Entries shown:
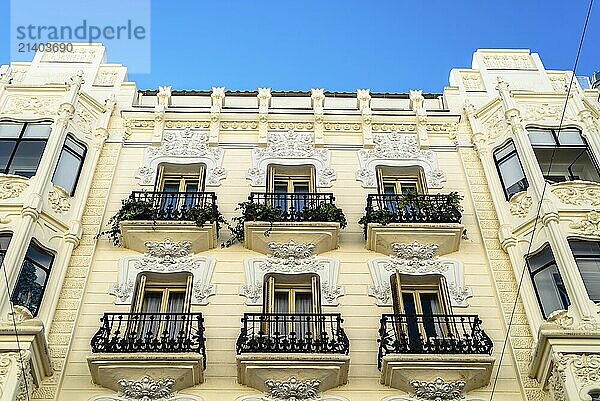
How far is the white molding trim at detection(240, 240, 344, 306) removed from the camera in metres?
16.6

* * *

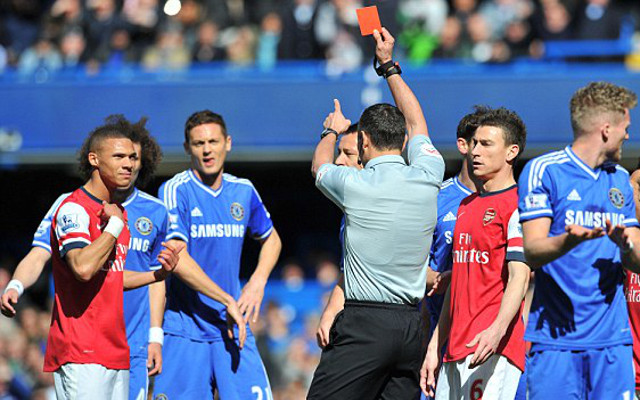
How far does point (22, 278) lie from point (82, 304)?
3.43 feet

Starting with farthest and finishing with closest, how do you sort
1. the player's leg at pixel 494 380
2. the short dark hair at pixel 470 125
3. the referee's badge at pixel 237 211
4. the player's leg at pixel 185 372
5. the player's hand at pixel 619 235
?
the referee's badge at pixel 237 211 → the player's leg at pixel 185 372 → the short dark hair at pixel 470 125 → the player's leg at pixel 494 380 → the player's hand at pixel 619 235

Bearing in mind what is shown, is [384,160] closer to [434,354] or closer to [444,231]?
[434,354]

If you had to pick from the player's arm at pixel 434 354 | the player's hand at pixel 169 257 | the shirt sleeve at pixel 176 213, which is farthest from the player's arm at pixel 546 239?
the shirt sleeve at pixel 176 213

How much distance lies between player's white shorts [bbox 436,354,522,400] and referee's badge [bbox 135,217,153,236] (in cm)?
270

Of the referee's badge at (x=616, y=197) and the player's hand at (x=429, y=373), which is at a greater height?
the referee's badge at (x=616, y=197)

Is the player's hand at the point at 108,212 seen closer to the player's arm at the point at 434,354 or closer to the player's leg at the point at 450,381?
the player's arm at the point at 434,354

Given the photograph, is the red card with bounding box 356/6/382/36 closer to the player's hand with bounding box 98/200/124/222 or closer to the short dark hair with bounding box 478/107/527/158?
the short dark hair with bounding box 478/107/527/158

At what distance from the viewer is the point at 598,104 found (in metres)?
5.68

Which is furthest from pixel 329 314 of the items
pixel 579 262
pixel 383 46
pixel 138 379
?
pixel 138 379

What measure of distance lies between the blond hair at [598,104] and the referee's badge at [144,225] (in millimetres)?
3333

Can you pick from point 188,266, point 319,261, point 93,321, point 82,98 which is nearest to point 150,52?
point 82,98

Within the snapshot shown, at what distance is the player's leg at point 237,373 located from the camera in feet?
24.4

Task objective: Please collect every line in the rows above that contains the word "pick", and copy each one in full.

Exercise solution:
If you had to pick from the player's arm at pixel 434 354 | the player's hand at pixel 169 257 | the shirt sleeve at pixel 176 213, which is farthest from the player's arm at pixel 546 239?
Can you pick from point 188,266, point 319,261, point 93,321, point 82,98 which is nearest to point 150,52?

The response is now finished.